The following conditions must be met when the Vega is deployed in a local cluster:
- Ubuntu 18.04 or later
- CUDA 10.0
- Python 3.7
- pip
Note: If you need to deploy the Ascend 910 cluster, contact us.
During cluster deployment, you need to install the Vega and some mandatory software packages on each cluster node by running the following commands:
pip3 install --user --upgrade noah-vega
In addition, you need to install the `MPI' software. For details, see Installing the MPI.
After installing the preceding software on each host, you need to configure SSH mutual trust (#ssh) and build NFS (#nfs).
After the preceding operations are complete, the cluster has been deployed.
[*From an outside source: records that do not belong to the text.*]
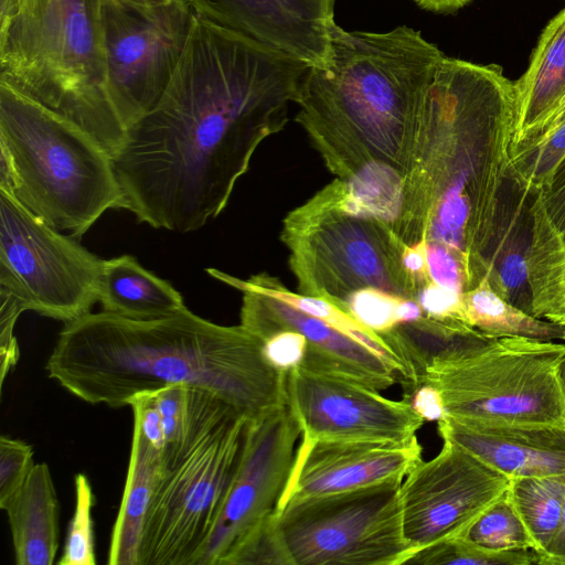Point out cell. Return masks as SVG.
<instances>
[{
	"label": "cell",
	"mask_w": 565,
	"mask_h": 565,
	"mask_svg": "<svg viewBox=\"0 0 565 565\" xmlns=\"http://www.w3.org/2000/svg\"><path fill=\"white\" fill-rule=\"evenodd\" d=\"M309 67L194 13L166 92L113 156L125 210L177 233L218 216L258 146L287 124Z\"/></svg>",
	"instance_id": "obj_1"
},
{
	"label": "cell",
	"mask_w": 565,
	"mask_h": 565,
	"mask_svg": "<svg viewBox=\"0 0 565 565\" xmlns=\"http://www.w3.org/2000/svg\"><path fill=\"white\" fill-rule=\"evenodd\" d=\"M515 121V82L501 66L443 57L425 94L391 227L406 245L456 259L467 291L486 278Z\"/></svg>",
	"instance_id": "obj_2"
},
{
	"label": "cell",
	"mask_w": 565,
	"mask_h": 565,
	"mask_svg": "<svg viewBox=\"0 0 565 565\" xmlns=\"http://www.w3.org/2000/svg\"><path fill=\"white\" fill-rule=\"evenodd\" d=\"M45 370L77 398L115 408L173 384L205 390L248 419L286 404L287 373L259 338L188 308L153 320L88 312L64 323Z\"/></svg>",
	"instance_id": "obj_3"
},
{
	"label": "cell",
	"mask_w": 565,
	"mask_h": 565,
	"mask_svg": "<svg viewBox=\"0 0 565 565\" xmlns=\"http://www.w3.org/2000/svg\"><path fill=\"white\" fill-rule=\"evenodd\" d=\"M444 56L406 25L384 33L333 26L327 64L309 67L303 77L296 120L338 179L372 164L402 174Z\"/></svg>",
	"instance_id": "obj_4"
},
{
	"label": "cell",
	"mask_w": 565,
	"mask_h": 565,
	"mask_svg": "<svg viewBox=\"0 0 565 565\" xmlns=\"http://www.w3.org/2000/svg\"><path fill=\"white\" fill-rule=\"evenodd\" d=\"M102 0H0V77L96 137L111 157L126 130L111 105Z\"/></svg>",
	"instance_id": "obj_5"
},
{
	"label": "cell",
	"mask_w": 565,
	"mask_h": 565,
	"mask_svg": "<svg viewBox=\"0 0 565 565\" xmlns=\"http://www.w3.org/2000/svg\"><path fill=\"white\" fill-rule=\"evenodd\" d=\"M0 186L78 238L125 209L111 154L83 127L0 77Z\"/></svg>",
	"instance_id": "obj_6"
},
{
	"label": "cell",
	"mask_w": 565,
	"mask_h": 565,
	"mask_svg": "<svg viewBox=\"0 0 565 565\" xmlns=\"http://www.w3.org/2000/svg\"><path fill=\"white\" fill-rule=\"evenodd\" d=\"M564 361L565 342L479 337L435 360L422 383L456 419L565 428Z\"/></svg>",
	"instance_id": "obj_7"
},
{
	"label": "cell",
	"mask_w": 565,
	"mask_h": 565,
	"mask_svg": "<svg viewBox=\"0 0 565 565\" xmlns=\"http://www.w3.org/2000/svg\"><path fill=\"white\" fill-rule=\"evenodd\" d=\"M281 239L299 294L337 303L352 291L379 288L415 299L403 242L388 223L353 206L341 179L286 216Z\"/></svg>",
	"instance_id": "obj_8"
},
{
	"label": "cell",
	"mask_w": 565,
	"mask_h": 565,
	"mask_svg": "<svg viewBox=\"0 0 565 565\" xmlns=\"http://www.w3.org/2000/svg\"><path fill=\"white\" fill-rule=\"evenodd\" d=\"M404 478L289 501L274 521L290 565H402L412 550L403 535Z\"/></svg>",
	"instance_id": "obj_9"
},
{
	"label": "cell",
	"mask_w": 565,
	"mask_h": 565,
	"mask_svg": "<svg viewBox=\"0 0 565 565\" xmlns=\"http://www.w3.org/2000/svg\"><path fill=\"white\" fill-rule=\"evenodd\" d=\"M102 264L0 186V296L66 323L98 301Z\"/></svg>",
	"instance_id": "obj_10"
},
{
	"label": "cell",
	"mask_w": 565,
	"mask_h": 565,
	"mask_svg": "<svg viewBox=\"0 0 565 565\" xmlns=\"http://www.w3.org/2000/svg\"><path fill=\"white\" fill-rule=\"evenodd\" d=\"M248 418L233 413L161 471L139 565H191L218 515L237 468Z\"/></svg>",
	"instance_id": "obj_11"
},
{
	"label": "cell",
	"mask_w": 565,
	"mask_h": 565,
	"mask_svg": "<svg viewBox=\"0 0 565 565\" xmlns=\"http://www.w3.org/2000/svg\"><path fill=\"white\" fill-rule=\"evenodd\" d=\"M194 19L186 0L145 6L100 1V30L108 95L127 130L166 92Z\"/></svg>",
	"instance_id": "obj_12"
},
{
	"label": "cell",
	"mask_w": 565,
	"mask_h": 565,
	"mask_svg": "<svg viewBox=\"0 0 565 565\" xmlns=\"http://www.w3.org/2000/svg\"><path fill=\"white\" fill-rule=\"evenodd\" d=\"M443 441L438 455L418 461L401 484L403 535L412 554L463 536L510 484V478L463 447Z\"/></svg>",
	"instance_id": "obj_13"
},
{
	"label": "cell",
	"mask_w": 565,
	"mask_h": 565,
	"mask_svg": "<svg viewBox=\"0 0 565 565\" xmlns=\"http://www.w3.org/2000/svg\"><path fill=\"white\" fill-rule=\"evenodd\" d=\"M299 425L287 403L248 419L239 461L218 515L191 565H217L244 534L276 511L294 458Z\"/></svg>",
	"instance_id": "obj_14"
},
{
	"label": "cell",
	"mask_w": 565,
	"mask_h": 565,
	"mask_svg": "<svg viewBox=\"0 0 565 565\" xmlns=\"http://www.w3.org/2000/svg\"><path fill=\"white\" fill-rule=\"evenodd\" d=\"M286 403L307 439L402 443L425 422L405 398H386L360 382L303 366L287 373Z\"/></svg>",
	"instance_id": "obj_15"
},
{
	"label": "cell",
	"mask_w": 565,
	"mask_h": 565,
	"mask_svg": "<svg viewBox=\"0 0 565 565\" xmlns=\"http://www.w3.org/2000/svg\"><path fill=\"white\" fill-rule=\"evenodd\" d=\"M422 452L416 436L402 443L301 438L277 508L404 478Z\"/></svg>",
	"instance_id": "obj_16"
},
{
	"label": "cell",
	"mask_w": 565,
	"mask_h": 565,
	"mask_svg": "<svg viewBox=\"0 0 565 565\" xmlns=\"http://www.w3.org/2000/svg\"><path fill=\"white\" fill-rule=\"evenodd\" d=\"M195 14L310 67L331 50L335 0H186Z\"/></svg>",
	"instance_id": "obj_17"
},
{
	"label": "cell",
	"mask_w": 565,
	"mask_h": 565,
	"mask_svg": "<svg viewBox=\"0 0 565 565\" xmlns=\"http://www.w3.org/2000/svg\"><path fill=\"white\" fill-rule=\"evenodd\" d=\"M239 291L243 294L241 326L262 341L281 329L305 335L308 351L300 366L338 374L377 391L401 383L393 367L322 320L260 292Z\"/></svg>",
	"instance_id": "obj_18"
},
{
	"label": "cell",
	"mask_w": 565,
	"mask_h": 565,
	"mask_svg": "<svg viewBox=\"0 0 565 565\" xmlns=\"http://www.w3.org/2000/svg\"><path fill=\"white\" fill-rule=\"evenodd\" d=\"M441 439L450 440L510 479L565 473V428L520 423L437 422Z\"/></svg>",
	"instance_id": "obj_19"
},
{
	"label": "cell",
	"mask_w": 565,
	"mask_h": 565,
	"mask_svg": "<svg viewBox=\"0 0 565 565\" xmlns=\"http://www.w3.org/2000/svg\"><path fill=\"white\" fill-rule=\"evenodd\" d=\"M536 192L509 171L484 253L489 286L508 302L531 315L529 256L533 234L532 204Z\"/></svg>",
	"instance_id": "obj_20"
},
{
	"label": "cell",
	"mask_w": 565,
	"mask_h": 565,
	"mask_svg": "<svg viewBox=\"0 0 565 565\" xmlns=\"http://www.w3.org/2000/svg\"><path fill=\"white\" fill-rule=\"evenodd\" d=\"M515 88L512 148L535 139L565 114V8L542 31Z\"/></svg>",
	"instance_id": "obj_21"
},
{
	"label": "cell",
	"mask_w": 565,
	"mask_h": 565,
	"mask_svg": "<svg viewBox=\"0 0 565 565\" xmlns=\"http://www.w3.org/2000/svg\"><path fill=\"white\" fill-rule=\"evenodd\" d=\"M7 512L17 565H52L60 543V503L51 470L35 463Z\"/></svg>",
	"instance_id": "obj_22"
},
{
	"label": "cell",
	"mask_w": 565,
	"mask_h": 565,
	"mask_svg": "<svg viewBox=\"0 0 565 565\" xmlns=\"http://www.w3.org/2000/svg\"><path fill=\"white\" fill-rule=\"evenodd\" d=\"M98 302L104 311L134 320H153L186 309L181 294L134 256L103 259Z\"/></svg>",
	"instance_id": "obj_23"
},
{
	"label": "cell",
	"mask_w": 565,
	"mask_h": 565,
	"mask_svg": "<svg viewBox=\"0 0 565 565\" xmlns=\"http://www.w3.org/2000/svg\"><path fill=\"white\" fill-rule=\"evenodd\" d=\"M160 475V454L134 428L124 492L110 535L109 565H139L146 520Z\"/></svg>",
	"instance_id": "obj_24"
},
{
	"label": "cell",
	"mask_w": 565,
	"mask_h": 565,
	"mask_svg": "<svg viewBox=\"0 0 565 565\" xmlns=\"http://www.w3.org/2000/svg\"><path fill=\"white\" fill-rule=\"evenodd\" d=\"M529 256L532 315L565 326V241L551 221L539 190L532 204Z\"/></svg>",
	"instance_id": "obj_25"
},
{
	"label": "cell",
	"mask_w": 565,
	"mask_h": 565,
	"mask_svg": "<svg viewBox=\"0 0 565 565\" xmlns=\"http://www.w3.org/2000/svg\"><path fill=\"white\" fill-rule=\"evenodd\" d=\"M470 324L489 339L522 337L565 342V326L523 311L500 297L484 278L462 295Z\"/></svg>",
	"instance_id": "obj_26"
},
{
	"label": "cell",
	"mask_w": 565,
	"mask_h": 565,
	"mask_svg": "<svg viewBox=\"0 0 565 565\" xmlns=\"http://www.w3.org/2000/svg\"><path fill=\"white\" fill-rule=\"evenodd\" d=\"M507 493L533 537L539 557L547 551L561 526L565 473L510 479Z\"/></svg>",
	"instance_id": "obj_27"
},
{
	"label": "cell",
	"mask_w": 565,
	"mask_h": 565,
	"mask_svg": "<svg viewBox=\"0 0 565 565\" xmlns=\"http://www.w3.org/2000/svg\"><path fill=\"white\" fill-rule=\"evenodd\" d=\"M335 305L380 337L425 317L415 299L379 288L352 291Z\"/></svg>",
	"instance_id": "obj_28"
},
{
	"label": "cell",
	"mask_w": 565,
	"mask_h": 565,
	"mask_svg": "<svg viewBox=\"0 0 565 565\" xmlns=\"http://www.w3.org/2000/svg\"><path fill=\"white\" fill-rule=\"evenodd\" d=\"M461 537L494 552L533 551L536 553V544L507 491Z\"/></svg>",
	"instance_id": "obj_29"
},
{
	"label": "cell",
	"mask_w": 565,
	"mask_h": 565,
	"mask_svg": "<svg viewBox=\"0 0 565 565\" xmlns=\"http://www.w3.org/2000/svg\"><path fill=\"white\" fill-rule=\"evenodd\" d=\"M565 156V114L535 139L511 149L510 172L533 190H542Z\"/></svg>",
	"instance_id": "obj_30"
},
{
	"label": "cell",
	"mask_w": 565,
	"mask_h": 565,
	"mask_svg": "<svg viewBox=\"0 0 565 565\" xmlns=\"http://www.w3.org/2000/svg\"><path fill=\"white\" fill-rule=\"evenodd\" d=\"M533 551L494 552L465 539L445 540L414 552L406 564L418 565H537Z\"/></svg>",
	"instance_id": "obj_31"
},
{
	"label": "cell",
	"mask_w": 565,
	"mask_h": 565,
	"mask_svg": "<svg viewBox=\"0 0 565 565\" xmlns=\"http://www.w3.org/2000/svg\"><path fill=\"white\" fill-rule=\"evenodd\" d=\"M75 507L70 521L58 565H95L92 509L95 498L89 479L84 473L74 477Z\"/></svg>",
	"instance_id": "obj_32"
},
{
	"label": "cell",
	"mask_w": 565,
	"mask_h": 565,
	"mask_svg": "<svg viewBox=\"0 0 565 565\" xmlns=\"http://www.w3.org/2000/svg\"><path fill=\"white\" fill-rule=\"evenodd\" d=\"M238 564L290 565L275 525L274 514L238 539L217 563Z\"/></svg>",
	"instance_id": "obj_33"
},
{
	"label": "cell",
	"mask_w": 565,
	"mask_h": 565,
	"mask_svg": "<svg viewBox=\"0 0 565 565\" xmlns=\"http://www.w3.org/2000/svg\"><path fill=\"white\" fill-rule=\"evenodd\" d=\"M34 451L23 440L0 437V508L3 509L34 467Z\"/></svg>",
	"instance_id": "obj_34"
},
{
	"label": "cell",
	"mask_w": 565,
	"mask_h": 565,
	"mask_svg": "<svg viewBox=\"0 0 565 565\" xmlns=\"http://www.w3.org/2000/svg\"><path fill=\"white\" fill-rule=\"evenodd\" d=\"M263 349L271 365L288 373L302 364L308 351V341L299 331L281 329L263 340Z\"/></svg>",
	"instance_id": "obj_35"
},
{
	"label": "cell",
	"mask_w": 565,
	"mask_h": 565,
	"mask_svg": "<svg viewBox=\"0 0 565 565\" xmlns=\"http://www.w3.org/2000/svg\"><path fill=\"white\" fill-rule=\"evenodd\" d=\"M23 311L11 299L0 296V381L1 387L19 360V345L14 326Z\"/></svg>",
	"instance_id": "obj_36"
},
{
	"label": "cell",
	"mask_w": 565,
	"mask_h": 565,
	"mask_svg": "<svg viewBox=\"0 0 565 565\" xmlns=\"http://www.w3.org/2000/svg\"><path fill=\"white\" fill-rule=\"evenodd\" d=\"M540 191L551 221L562 234H565V156L556 166L547 184Z\"/></svg>",
	"instance_id": "obj_37"
},
{
	"label": "cell",
	"mask_w": 565,
	"mask_h": 565,
	"mask_svg": "<svg viewBox=\"0 0 565 565\" xmlns=\"http://www.w3.org/2000/svg\"><path fill=\"white\" fill-rule=\"evenodd\" d=\"M403 398L408 401L424 420L438 422L445 416L441 395L435 386L428 383H422L412 392L404 394Z\"/></svg>",
	"instance_id": "obj_38"
},
{
	"label": "cell",
	"mask_w": 565,
	"mask_h": 565,
	"mask_svg": "<svg viewBox=\"0 0 565 565\" xmlns=\"http://www.w3.org/2000/svg\"><path fill=\"white\" fill-rule=\"evenodd\" d=\"M537 565H565V503L561 526L547 551L539 556Z\"/></svg>",
	"instance_id": "obj_39"
},
{
	"label": "cell",
	"mask_w": 565,
	"mask_h": 565,
	"mask_svg": "<svg viewBox=\"0 0 565 565\" xmlns=\"http://www.w3.org/2000/svg\"><path fill=\"white\" fill-rule=\"evenodd\" d=\"M471 0H414L424 10L434 13H454Z\"/></svg>",
	"instance_id": "obj_40"
},
{
	"label": "cell",
	"mask_w": 565,
	"mask_h": 565,
	"mask_svg": "<svg viewBox=\"0 0 565 565\" xmlns=\"http://www.w3.org/2000/svg\"><path fill=\"white\" fill-rule=\"evenodd\" d=\"M124 1L138 3V4H145V6H154V4L167 3V2H170L173 0H124Z\"/></svg>",
	"instance_id": "obj_41"
},
{
	"label": "cell",
	"mask_w": 565,
	"mask_h": 565,
	"mask_svg": "<svg viewBox=\"0 0 565 565\" xmlns=\"http://www.w3.org/2000/svg\"><path fill=\"white\" fill-rule=\"evenodd\" d=\"M563 375H564V380H565V361H564V365H563Z\"/></svg>",
	"instance_id": "obj_42"
},
{
	"label": "cell",
	"mask_w": 565,
	"mask_h": 565,
	"mask_svg": "<svg viewBox=\"0 0 565 565\" xmlns=\"http://www.w3.org/2000/svg\"><path fill=\"white\" fill-rule=\"evenodd\" d=\"M562 235H563V237H564V241H565V234H562Z\"/></svg>",
	"instance_id": "obj_43"
}]
</instances>
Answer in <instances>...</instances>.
After the cluster is deployed, run the following command to check whether the cluster is available:
vega-verify-cluster -m <master IP> -s <slave IP 1> <slave IP 2> ... -n <shared NFS folder>
For example:
vega-verify-cluster -m 192.168.0.2 -s 192.168.0.3 192.168.0.4 -n /home/alan/nfs_folder
After the verification is complete, the message "All cluster check items have passed." is displayed. If an error occurs during the verification, please adjust the cluster based on the exception information.
-
Use the apt tool to install MPI directly
sudo apt-get install mpi
-
Run the following commandes to check mpi is working.
mpirun
Any two hosts on the network must support SSH mutual trust. The configuration method is as follows:
-
Install SSH.
sudo apt-get install sshd
-
Indicates the public key.
ssh-keygen -t rsa
two file id_rsa, id_rsa.pub will be create in folder ~/.ssh/, id_rsa.pub is public key. -
Check the authorized_keys file in the directory. If the file does not exist, create it and run the chmod 600 ~/.ssh/authorized_keys command to change the permission.
-
Copy the public key id_rsa.pub to the authorized_keys file on other servers.
NFS server settings:
-
Install the NFS server.
sudo apt install nfs-kernel-server
-
Create a shared directory on the NFS server, for example,
/<user home path>/nfs_cache
.cd ~ mkdir nfs_cache
-
Write the shared directory to the configuration file
/etc/exports
.sudo bash -c "echo '/home/<user home path>/nfs_cache *(rw,sync,no_subtree_check,no_root_squash,all_squash)' >> /etc/exports"
-
Set the shared directory to the
nobody
user.sudo chown -R nobody: /<user home path>/nfs_cache
-
Restart the NFS server.
sudo service nfs-kernel-server restart
The NFS client must be configured on each server.
-
Install the client tool.
sudo apt install nfs-common
-
Create a local mount directory.
cd - mkdir -p ./nfs_folder
-
Mount the shared directory.
sudo mount -t nfs < Server ip>:/<user home path>/nfs_cache /<user home path>/nfs_folder
After the mounting is complete, /<user home path>/nfs_folder
is the working directory of the multi-node cluster. Run the Vega program in this directory.